Reading and writing are the essential tools for learning; therefore, attaining proficiency in these areas at an early age is vital. We place a strong emphasis on literacy skills. Our students are given the necessary decoding skills to independently understand a Hebrew or Aramaic text, so they do not need to be over-reliant on their teachers.


One of the core principles in Chabad’s philosophy is the importance of processing and internalizing knowledge and daily experiences; to be a Pnimi. Therefore, OYYL’s priority is to teach our students educational tools as opposed to focusing solely on knowledge gain. We believe that training a child to think critically, reflect on information, and relate it to their lives is the most crucial part of education.

OYYL is the only school in the US that promotes pure Chassidic education within an “open learning” classroom.

Whereas typical frontal learning focuses on standardizing the educational process and attaining homogeneity, “open learning” is a child-centric method that focuses on the individual student’s needs. 

Therefore, our classes are small, with 12-14 students to facilitate this process. Additionally, instead of standing at the front of the classroom and lecturing to everyone at the same level, our teachers instruct their students individually or in small focus groups. These groups are based on the student’s abilities and pace of comprehension and the instructional methods that work best for them. Thus, we allow our students and teachers the utmost flexibility to be genuinely engaged in the process of learning. In addition, our child-centric approach allows our teachers the freedom to tailor-fit a suitable environment to stimulate student creativity.

Our approach also guarantees a nurturing and positive social structure between students. Since students work together in study groups, they foster a feeling of love and brotherhood. We encourage positive language and constructive behavior, thereby eliminating competitiveness and the possibility of bullying from the classroom environment.

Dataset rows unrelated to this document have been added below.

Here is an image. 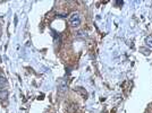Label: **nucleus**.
Here are the masks:
<instances>
[{
  "instance_id": "nucleus-1",
  "label": "nucleus",
  "mask_w": 152,
  "mask_h": 113,
  "mask_svg": "<svg viewBox=\"0 0 152 113\" xmlns=\"http://www.w3.org/2000/svg\"><path fill=\"white\" fill-rule=\"evenodd\" d=\"M68 23L72 27H78L82 23V17H81V14L77 13V12H73L68 17Z\"/></svg>"
},
{
  "instance_id": "nucleus-2",
  "label": "nucleus",
  "mask_w": 152,
  "mask_h": 113,
  "mask_svg": "<svg viewBox=\"0 0 152 113\" xmlns=\"http://www.w3.org/2000/svg\"><path fill=\"white\" fill-rule=\"evenodd\" d=\"M67 91V80L66 79H63L60 84H59V87H58V92L60 95H64Z\"/></svg>"
},
{
  "instance_id": "nucleus-3",
  "label": "nucleus",
  "mask_w": 152,
  "mask_h": 113,
  "mask_svg": "<svg viewBox=\"0 0 152 113\" xmlns=\"http://www.w3.org/2000/svg\"><path fill=\"white\" fill-rule=\"evenodd\" d=\"M7 99H8V91L7 89H0V100L2 101H5L6 102Z\"/></svg>"
},
{
  "instance_id": "nucleus-4",
  "label": "nucleus",
  "mask_w": 152,
  "mask_h": 113,
  "mask_svg": "<svg viewBox=\"0 0 152 113\" xmlns=\"http://www.w3.org/2000/svg\"><path fill=\"white\" fill-rule=\"evenodd\" d=\"M7 85V79L5 75H2V74H0V88L1 89H4V88L6 87Z\"/></svg>"
},
{
  "instance_id": "nucleus-5",
  "label": "nucleus",
  "mask_w": 152,
  "mask_h": 113,
  "mask_svg": "<svg viewBox=\"0 0 152 113\" xmlns=\"http://www.w3.org/2000/svg\"><path fill=\"white\" fill-rule=\"evenodd\" d=\"M75 36H76V38H85L86 36H88V35H86V32H85V31H83V30H80V31L76 32Z\"/></svg>"
},
{
  "instance_id": "nucleus-6",
  "label": "nucleus",
  "mask_w": 152,
  "mask_h": 113,
  "mask_svg": "<svg viewBox=\"0 0 152 113\" xmlns=\"http://www.w3.org/2000/svg\"><path fill=\"white\" fill-rule=\"evenodd\" d=\"M145 44H146V46L152 48V36H148V38H145Z\"/></svg>"
},
{
  "instance_id": "nucleus-7",
  "label": "nucleus",
  "mask_w": 152,
  "mask_h": 113,
  "mask_svg": "<svg viewBox=\"0 0 152 113\" xmlns=\"http://www.w3.org/2000/svg\"><path fill=\"white\" fill-rule=\"evenodd\" d=\"M76 109H77V106H76L74 103H72V104H70V106L68 107V111H69L70 113H73V112H75L76 111Z\"/></svg>"
}]
</instances>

Our student-friendly designed classrooms are colorful and bright with engaging furniture that is conducive for learning. Every component in our rooms is intended to promote a healthy and interactive classroom setting, from furniture size to placement. There are also numerous workstations for different activities, such as a place where students do desk work, a station where they can do individual work and finish their class work,  a play area, and an art center. This way our students are engaged in various ways.